The Landscape of Learning: Convexity & Loss
1. Introduction: The Terrain
Training a machine learning model is like hiking in the dark. You are at some location (current weights) and you want to reach the lowest valley (minimum loss).
The shape of this terrain is defined by the Loss Function $L(\theta)$.
- Simple Models (Linear Regression): The terrain is a perfect bowl. You just walk down.
- Deep Learning: The terrain is a rugged mountain range with many fake valleys (local minima) and flat plateaus (saddle points).

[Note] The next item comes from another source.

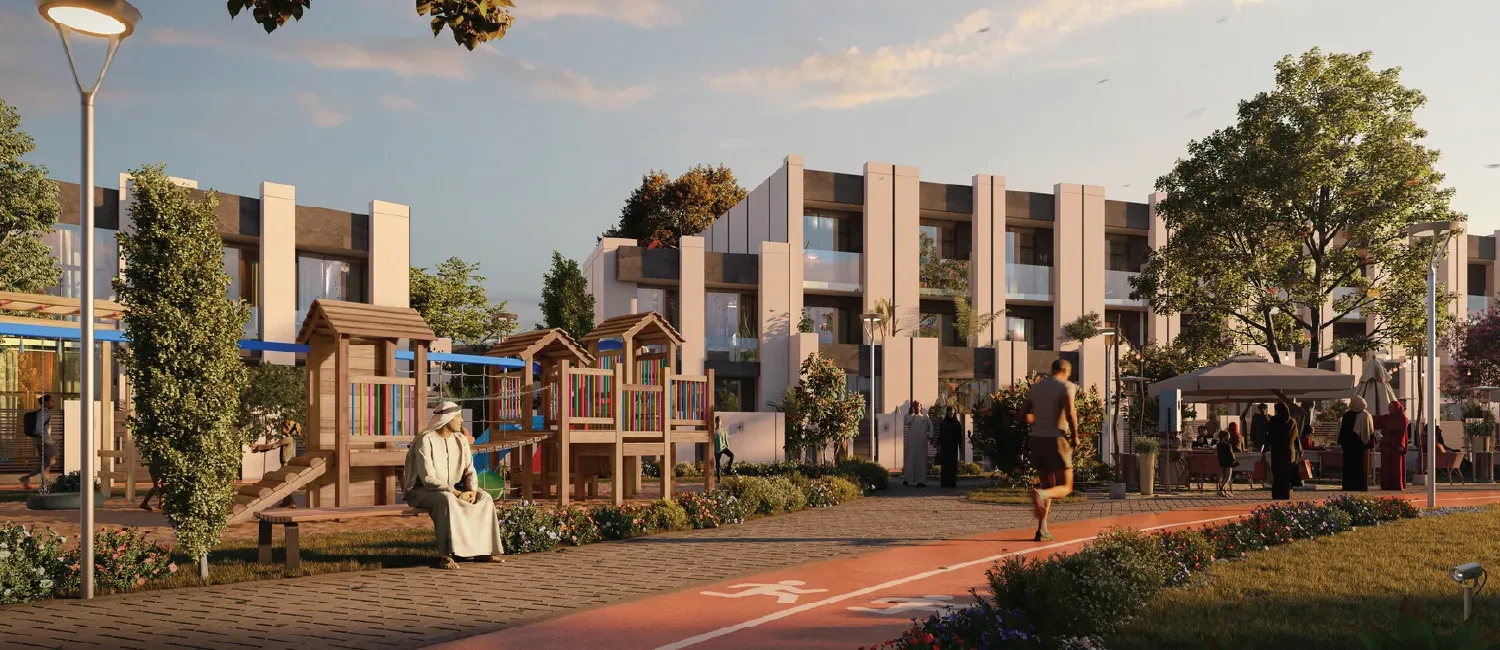 Bianca — vue architecturale officielle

2. Convexity: The Happy Path
A function is Convex if a line segment connecting any two points on the graph lies above the graph. \(f(tx + (1-t)y) \le t f(x) + (1-t) f(y)\)
Why we love Convexity:
- Any Local Minimum is also the Global Minimum.
- We can’t get stuck.
- Example: $f(x) = x^2$.
3. Non-Convexity: The Reality of Deep Learning
Neural Networks are highly Non-Convex.
- Local Minima: Shallow valleys that aren’t the best solution.

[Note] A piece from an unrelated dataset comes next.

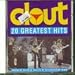 Clout - 20 Greatest Hits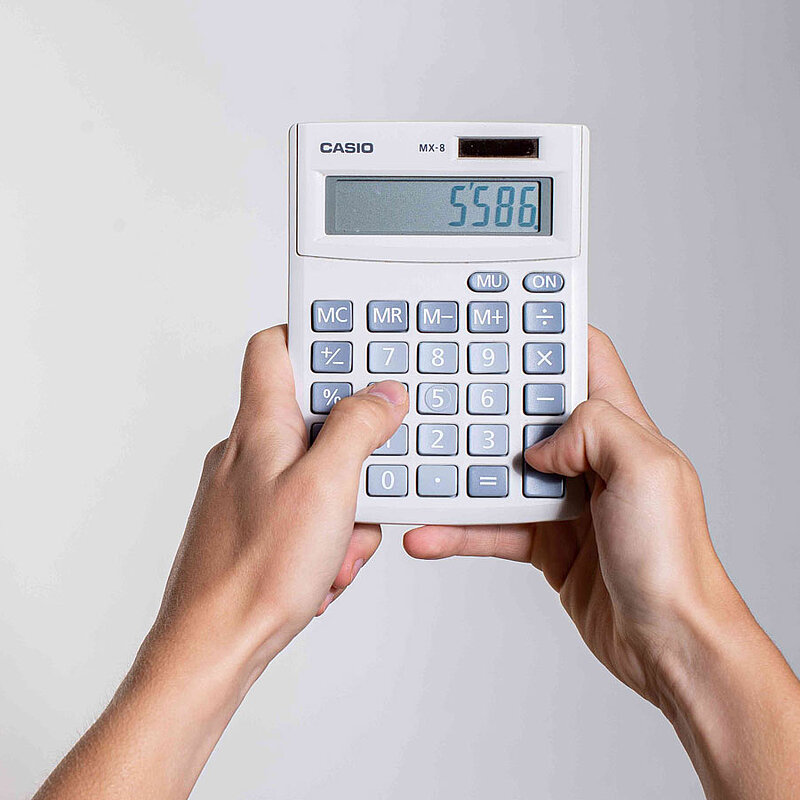 Referendariat NRW | Gehalt | OPTINVEST Beamte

- Saddle Points: Points where the slope is zero, but it’s a minimum in one direction and a maximum in another (like a horse saddle).

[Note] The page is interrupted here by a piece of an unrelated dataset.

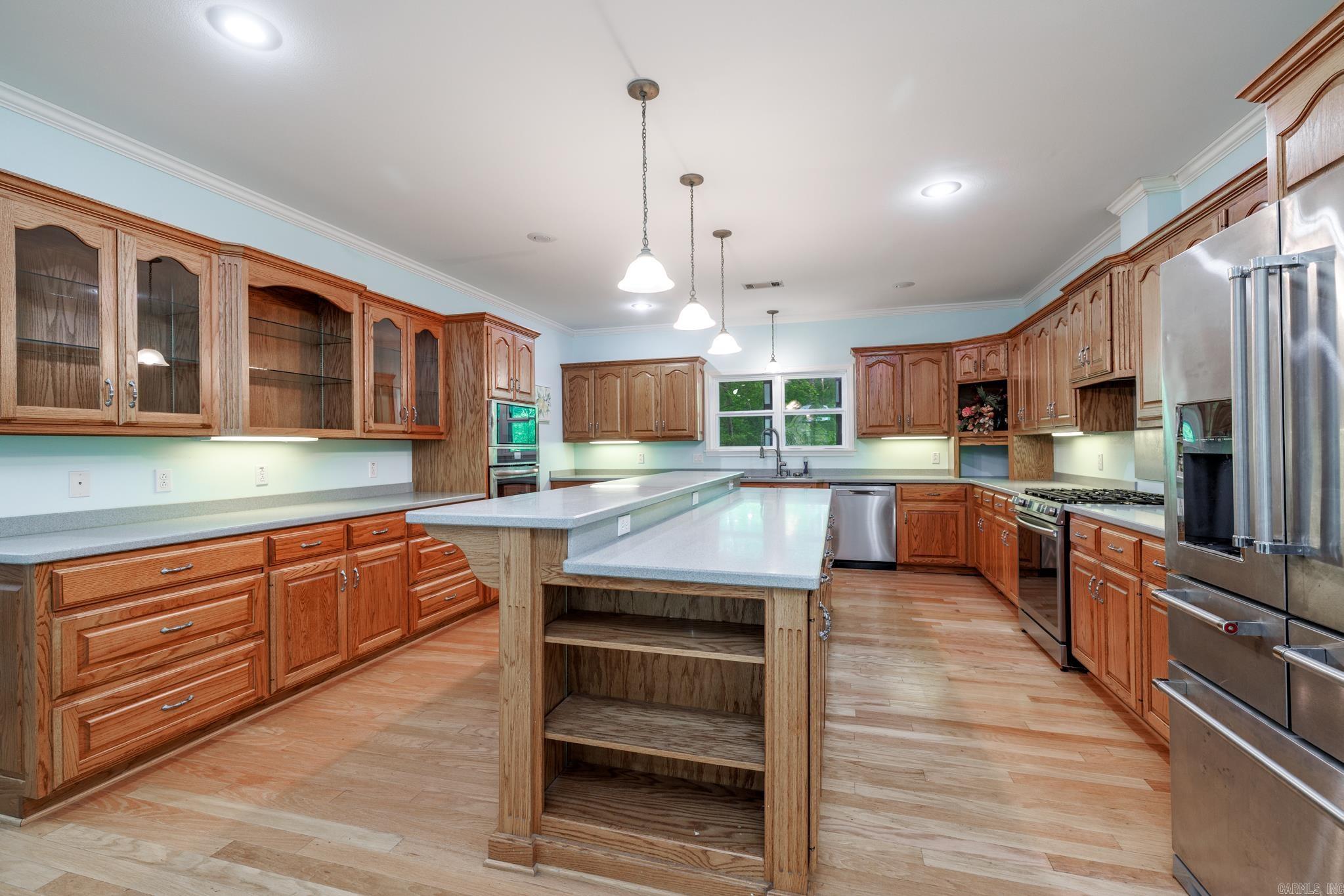 72  Ranch  Arkadelphia, AR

- Plateaus: Flat regions with vanishing gradients.
Despite this, SGD works surprisingly well.
4. Interactive Visualizer: The Terrain Explorer
Visualize the difference between a Convex “Bowl” and a Non-Convex “Wobbly” surface. Rotate the camera to see the hidden valleys.
5. Summary
- Loss Function: Defines the terrain we traverse.
- Convex: Easy, guaranteed global minimum.
- Non-Convex: Hard, full of traps (Saddle points), requires smart optimizers.